Minister in the Prime Minister's Office

Agency overview
- Formed: 1951
- Jurisdiction: Government of Israel
- Minister responsible: Galit Distel-Atbaryan;

= Minister in the Prime Minister's Office =

Member of the Cabinet of Israel

A Minister in the Prime Minister's Office (שר במשרד ראש הממשלה, Sar BeMisrad Rosh HaMemshala) is a ministerial position in the Government of Israel. The position has been held by various ministers in successive Israeli governments, and ministers serving in the Prime Minister's Office have been assigned responsibility for particular areas of government activity.

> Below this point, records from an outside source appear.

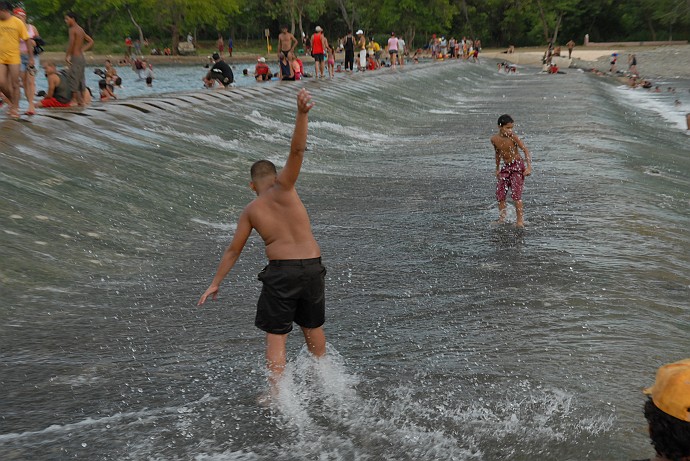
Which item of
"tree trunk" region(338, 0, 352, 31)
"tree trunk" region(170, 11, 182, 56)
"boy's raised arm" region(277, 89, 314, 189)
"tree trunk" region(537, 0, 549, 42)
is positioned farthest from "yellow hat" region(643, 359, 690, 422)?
"tree trunk" region(537, 0, 549, 42)

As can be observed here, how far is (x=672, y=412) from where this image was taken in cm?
253

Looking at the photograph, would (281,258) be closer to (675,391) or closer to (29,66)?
(675,391)

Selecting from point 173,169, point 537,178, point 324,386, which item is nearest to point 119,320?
point 324,386

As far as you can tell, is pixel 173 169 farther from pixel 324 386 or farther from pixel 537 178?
pixel 324 386

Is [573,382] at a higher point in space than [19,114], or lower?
lower

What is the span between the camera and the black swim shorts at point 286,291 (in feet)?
16.0

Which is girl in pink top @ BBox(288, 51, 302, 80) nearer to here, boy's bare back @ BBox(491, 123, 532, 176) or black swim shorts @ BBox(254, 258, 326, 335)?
boy's bare back @ BBox(491, 123, 532, 176)

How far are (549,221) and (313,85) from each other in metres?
14.4

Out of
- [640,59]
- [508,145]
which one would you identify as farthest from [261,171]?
[640,59]

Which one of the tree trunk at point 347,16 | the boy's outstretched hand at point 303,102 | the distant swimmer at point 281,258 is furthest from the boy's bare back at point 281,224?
the tree trunk at point 347,16

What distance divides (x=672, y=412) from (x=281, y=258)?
9.02ft

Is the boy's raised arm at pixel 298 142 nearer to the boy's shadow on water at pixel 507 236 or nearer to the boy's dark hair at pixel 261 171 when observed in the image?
the boy's dark hair at pixel 261 171

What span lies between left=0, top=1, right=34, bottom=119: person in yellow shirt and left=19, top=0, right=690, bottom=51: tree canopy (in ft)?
180

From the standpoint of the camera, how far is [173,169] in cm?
1173
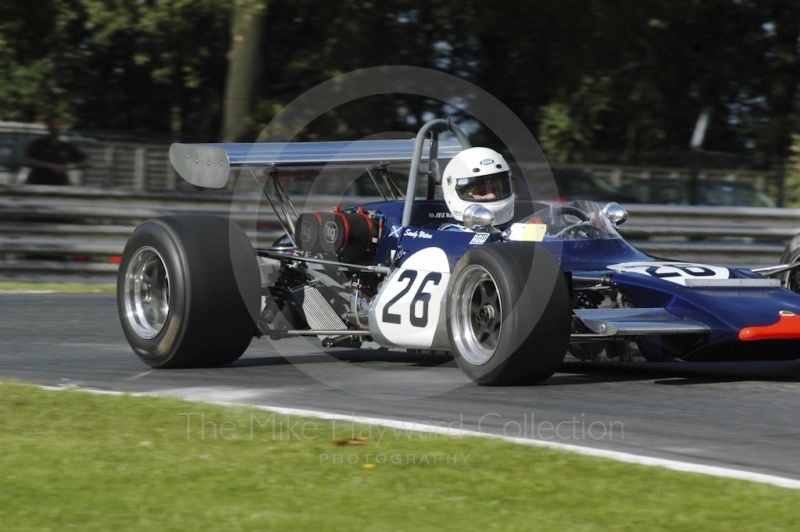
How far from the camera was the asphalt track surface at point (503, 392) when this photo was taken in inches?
203

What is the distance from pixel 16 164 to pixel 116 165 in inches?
44.9

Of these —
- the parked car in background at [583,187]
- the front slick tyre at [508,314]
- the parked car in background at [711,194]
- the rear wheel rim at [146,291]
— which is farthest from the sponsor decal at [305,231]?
the parked car in background at [711,194]

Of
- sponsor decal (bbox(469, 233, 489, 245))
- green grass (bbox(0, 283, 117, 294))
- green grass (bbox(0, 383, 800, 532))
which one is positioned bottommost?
green grass (bbox(0, 383, 800, 532))

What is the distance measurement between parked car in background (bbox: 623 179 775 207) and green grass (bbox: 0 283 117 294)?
7.28 metres

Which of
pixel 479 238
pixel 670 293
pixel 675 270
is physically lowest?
pixel 670 293

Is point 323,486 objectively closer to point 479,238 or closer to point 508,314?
point 508,314

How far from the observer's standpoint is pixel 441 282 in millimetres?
7004

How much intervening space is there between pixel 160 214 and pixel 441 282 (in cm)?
744

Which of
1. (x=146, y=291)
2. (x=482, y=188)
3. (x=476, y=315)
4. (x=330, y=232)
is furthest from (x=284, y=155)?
(x=476, y=315)

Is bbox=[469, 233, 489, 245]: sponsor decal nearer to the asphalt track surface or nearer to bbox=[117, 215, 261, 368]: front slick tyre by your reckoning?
the asphalt track surface

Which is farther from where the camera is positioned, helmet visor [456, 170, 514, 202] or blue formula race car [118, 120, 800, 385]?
helmet visor [456, 170, 514, 202]

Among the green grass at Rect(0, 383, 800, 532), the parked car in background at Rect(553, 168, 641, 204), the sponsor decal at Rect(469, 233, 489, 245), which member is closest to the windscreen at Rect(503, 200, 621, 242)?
the sponsor decal at Rect(469, 233, 489, 245)

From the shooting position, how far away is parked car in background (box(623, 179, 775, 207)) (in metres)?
16.1

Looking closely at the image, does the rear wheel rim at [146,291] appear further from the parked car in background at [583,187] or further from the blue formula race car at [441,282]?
the parked car in background at [583,187]
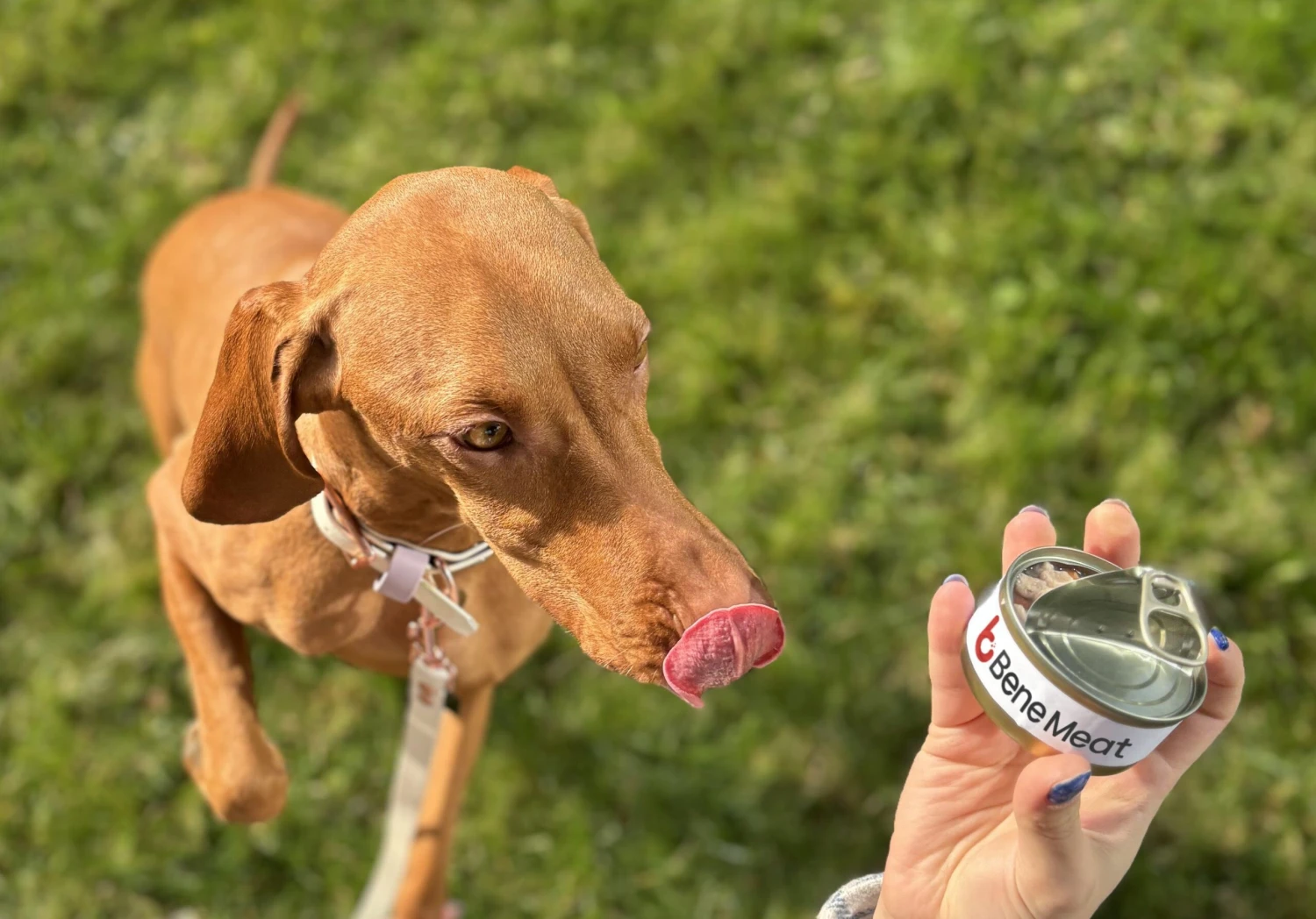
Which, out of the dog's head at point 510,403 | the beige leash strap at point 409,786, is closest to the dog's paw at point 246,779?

==Current and former posts==
- Religious Services (after the ministry was closed in 2003, authorities were transferred to the "National Authority for Religious Services". However, it was re-established in 2008, with a minister appointed)
- Strategic Affairs (today the Strategic Affairs Ministry)
- Regional Development (in the past it was the Development of the Negev and Galilee Ministry)
- Arab Sector affairs
- Intelligence Community (today the Intelligence Services Ministry)
- Jerusalem Affairs (until 1992 authorities were under Jerusalem Affairs Ministry)
- Israel Broadcasting Authority (closed in 2017)
- Improvement of Government Services (Authorities were delegated to Minister and Cabinet Member Michael Eitan, a Minister without portfolio)

All the ministrations aforementioned, which are under the Prime Minister Office responsibilities, are delegated to Ministers without portfolio, who are not part of the Prime Minister's office.